== Do this ==
Return, word for word, the stretch of items from the line containing "How long is" through the last line of the items.

== Exercise input ==

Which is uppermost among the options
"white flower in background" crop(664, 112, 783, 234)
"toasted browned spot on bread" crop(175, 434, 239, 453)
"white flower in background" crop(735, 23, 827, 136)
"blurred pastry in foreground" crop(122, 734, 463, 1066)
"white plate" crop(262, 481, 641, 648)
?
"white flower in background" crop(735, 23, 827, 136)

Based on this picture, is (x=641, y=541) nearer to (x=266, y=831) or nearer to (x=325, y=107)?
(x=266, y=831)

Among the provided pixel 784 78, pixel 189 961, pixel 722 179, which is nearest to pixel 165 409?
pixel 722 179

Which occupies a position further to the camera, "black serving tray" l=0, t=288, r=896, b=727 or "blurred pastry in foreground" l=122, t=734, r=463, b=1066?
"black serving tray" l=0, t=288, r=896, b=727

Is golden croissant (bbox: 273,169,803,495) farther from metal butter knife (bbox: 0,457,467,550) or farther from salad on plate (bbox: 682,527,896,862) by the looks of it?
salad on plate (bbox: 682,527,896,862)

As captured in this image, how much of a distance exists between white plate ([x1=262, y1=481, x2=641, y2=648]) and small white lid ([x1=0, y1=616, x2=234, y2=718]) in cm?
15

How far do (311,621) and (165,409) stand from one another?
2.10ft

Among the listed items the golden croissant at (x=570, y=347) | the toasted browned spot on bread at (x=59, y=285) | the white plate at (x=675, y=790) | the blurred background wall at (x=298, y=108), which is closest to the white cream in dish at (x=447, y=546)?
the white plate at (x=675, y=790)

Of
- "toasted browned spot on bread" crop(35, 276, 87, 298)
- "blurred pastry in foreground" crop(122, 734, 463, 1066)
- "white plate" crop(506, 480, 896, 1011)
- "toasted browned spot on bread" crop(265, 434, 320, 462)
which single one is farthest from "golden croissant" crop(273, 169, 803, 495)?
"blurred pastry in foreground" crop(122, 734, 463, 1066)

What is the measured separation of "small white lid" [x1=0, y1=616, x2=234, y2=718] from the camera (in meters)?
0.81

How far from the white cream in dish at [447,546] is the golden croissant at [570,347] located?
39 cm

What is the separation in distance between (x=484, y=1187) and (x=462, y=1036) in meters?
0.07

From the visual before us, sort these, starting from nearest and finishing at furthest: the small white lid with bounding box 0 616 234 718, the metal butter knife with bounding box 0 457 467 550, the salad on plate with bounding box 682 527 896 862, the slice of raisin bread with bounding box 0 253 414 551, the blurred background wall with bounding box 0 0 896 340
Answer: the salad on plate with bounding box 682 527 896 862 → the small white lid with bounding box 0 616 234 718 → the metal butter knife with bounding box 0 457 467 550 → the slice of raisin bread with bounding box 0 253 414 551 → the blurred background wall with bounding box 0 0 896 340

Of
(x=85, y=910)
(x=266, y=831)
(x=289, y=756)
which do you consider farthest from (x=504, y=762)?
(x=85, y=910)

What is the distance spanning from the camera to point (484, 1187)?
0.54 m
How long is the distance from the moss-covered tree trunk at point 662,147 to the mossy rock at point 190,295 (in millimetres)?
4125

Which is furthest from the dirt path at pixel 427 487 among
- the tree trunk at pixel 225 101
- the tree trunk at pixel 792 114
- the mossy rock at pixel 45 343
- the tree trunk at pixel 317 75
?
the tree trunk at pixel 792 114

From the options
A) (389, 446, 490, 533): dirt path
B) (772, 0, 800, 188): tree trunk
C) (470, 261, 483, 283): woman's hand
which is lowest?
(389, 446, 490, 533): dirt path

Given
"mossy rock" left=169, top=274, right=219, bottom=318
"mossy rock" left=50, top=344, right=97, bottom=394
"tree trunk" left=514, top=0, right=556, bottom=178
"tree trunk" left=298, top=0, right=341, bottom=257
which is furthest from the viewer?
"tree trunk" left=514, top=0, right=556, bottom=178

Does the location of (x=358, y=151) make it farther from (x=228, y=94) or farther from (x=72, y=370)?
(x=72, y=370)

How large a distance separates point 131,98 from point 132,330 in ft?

== In response ==
How long is the distance from the moss-covered tree trunk at point 662,147 to the mossy rock at point 190,295 (in millimetres)?
4125

Which is furthest from the dirt path at pixel 427 487 among
- the tree trunk at pixel 225 101
- the tree trunk at pixel 792 114
- the mossy rock at pixel 45 343
- the tree trunk at pixel 317 75
?
the tree trunk at pixel 792 114

From the options
A) (389, 446, 490, 533): dirt path
B) (772, 0, 800, 188): tree trunk
C) (470, 261, 483, 283): woman's hand
which is lowest?
(389, 446, 490, 533): dirt path

Given
"mossy rock" left=169, top=274, right=219, bottom=318
"mossy rock" left=50, top=344, right=97, bottom=394
"tree trunk" left=514, top=0, right=556, bottom=178
"tree trunk" left=298, top=0, right=341, bottom=257
which is furthest from the viewer?
"tree trunk" left=514, top=0, right=556, bottom=178

Does the location of (x=358, y=151) make it farther from (x=228, y=94) or farther from (x=72, y=370)?
(x=72, y=370)

How large a distance separates point 131,98 from point 132,330 in ft?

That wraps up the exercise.